Wall Street steps in when Ivy League fails

This was a very interesting article in the Washington Post that tackled the question as to the how and why students choose the finance field.  According to the article it was necessarily the student choosing the profession but Wall Street choosing them

Here are some points that I gleaned from the Post article here

  • What Wall Street figured out is that colleges are producing a large number of very smart, completely confused graduates. Kids who have ample mental horsepower, an incredible work ethic and no idea what to do next.

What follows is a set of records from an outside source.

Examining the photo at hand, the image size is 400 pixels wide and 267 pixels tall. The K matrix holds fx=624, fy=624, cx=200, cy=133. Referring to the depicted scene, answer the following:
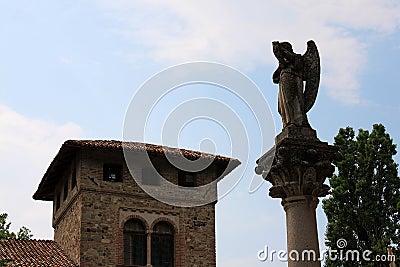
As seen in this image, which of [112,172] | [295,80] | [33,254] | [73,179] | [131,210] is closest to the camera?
[295,80]

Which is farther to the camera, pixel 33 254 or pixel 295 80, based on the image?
pixel 33 254

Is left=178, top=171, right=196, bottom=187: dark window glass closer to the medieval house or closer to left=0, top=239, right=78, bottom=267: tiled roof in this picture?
the medieval house

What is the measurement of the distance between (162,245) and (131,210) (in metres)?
1.89

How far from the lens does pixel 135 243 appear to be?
2477 centimetres

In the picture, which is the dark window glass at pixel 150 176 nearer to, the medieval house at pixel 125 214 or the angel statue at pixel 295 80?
the medieval house at pixel 125 214

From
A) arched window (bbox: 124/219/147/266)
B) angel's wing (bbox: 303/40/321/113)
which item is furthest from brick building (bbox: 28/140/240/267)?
angel's wing (bbox: 303/40/321/113)

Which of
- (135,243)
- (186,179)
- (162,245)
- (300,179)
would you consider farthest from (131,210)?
(300,179)

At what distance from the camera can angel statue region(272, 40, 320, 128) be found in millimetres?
9828

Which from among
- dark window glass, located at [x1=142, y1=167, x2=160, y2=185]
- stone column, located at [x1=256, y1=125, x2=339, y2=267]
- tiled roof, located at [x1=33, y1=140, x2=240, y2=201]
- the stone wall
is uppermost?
tiled roof, located at [x1=33, y1=140, x2=240, y2=201]

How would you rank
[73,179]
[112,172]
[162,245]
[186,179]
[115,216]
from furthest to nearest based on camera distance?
[186,179]
[73,179]
[112,172]
[162,245]
[115,216]

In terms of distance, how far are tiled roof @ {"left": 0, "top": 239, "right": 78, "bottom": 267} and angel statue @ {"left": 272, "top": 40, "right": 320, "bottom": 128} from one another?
48.0 feet

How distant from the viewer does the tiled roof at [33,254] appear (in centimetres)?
2241

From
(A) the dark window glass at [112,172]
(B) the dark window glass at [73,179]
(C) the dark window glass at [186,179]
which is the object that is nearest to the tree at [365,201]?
(C) the dark window glass at [186,179]

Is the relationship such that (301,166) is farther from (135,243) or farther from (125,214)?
(135,243)
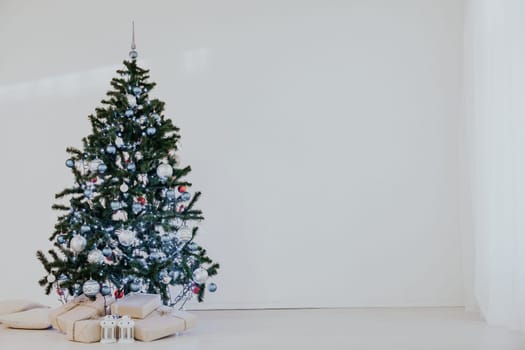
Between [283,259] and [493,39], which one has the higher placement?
[493,39]

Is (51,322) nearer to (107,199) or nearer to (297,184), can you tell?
(107,199)

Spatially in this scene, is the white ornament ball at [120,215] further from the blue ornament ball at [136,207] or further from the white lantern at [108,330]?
the white lantern at [108,330]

So the finance industry takes advantage of that confusion, attracting students who never intended to work in finance but don’t have any better ideas about where to go.
  • It begins by mimicking the application process that Harvard students have already grown comfortable with. “It’s doing a process that you’ve done a billion times before,” says Dylan Matthews, a senior at Harvard who was previously a researcher at the Washington Post.
  • “Everyone who goes to Harvard went hard on the college application process,” he said. “Applying to Wall Street is much closer to that than applying anywhere else is. There are a handful of firms you really care about; they all have formal application processes that they walk you through; there’s a season when it all happens; all of them come to you and interview you where you live, etc. Harvard students are really good at formal processes like that, and they’re less good at going on Monster or Craigslist and sorting through thousands of job listings from thousands of companies whose reputations they don’t know. Wall Street and consulting (and Teach for America) turn applying to jobs into applying to college, more or less.”
  • But that’s only half of it. The bigger draw, explained a recent Harvard graduate who majored in social science and went to Goldman Sachs for two years, is what Wall Street is selling to potential applicants. “It’s about squelching anxiety in general. It checks the job box. And it’s a low-risk opportunity. It’s a two-year program with a great salary and the promise to get these skills that should be able to transfer to a variety of other areas. The idea is that once you pass the test at Goldman, you can do anything. You learn Excel, you learn valuation, you learn how to survive intense hours and a high-pressure environment. So it seems like a good way to launch your career. That’s very appealing for those of us at Harvard who were not in pre-professional majors.”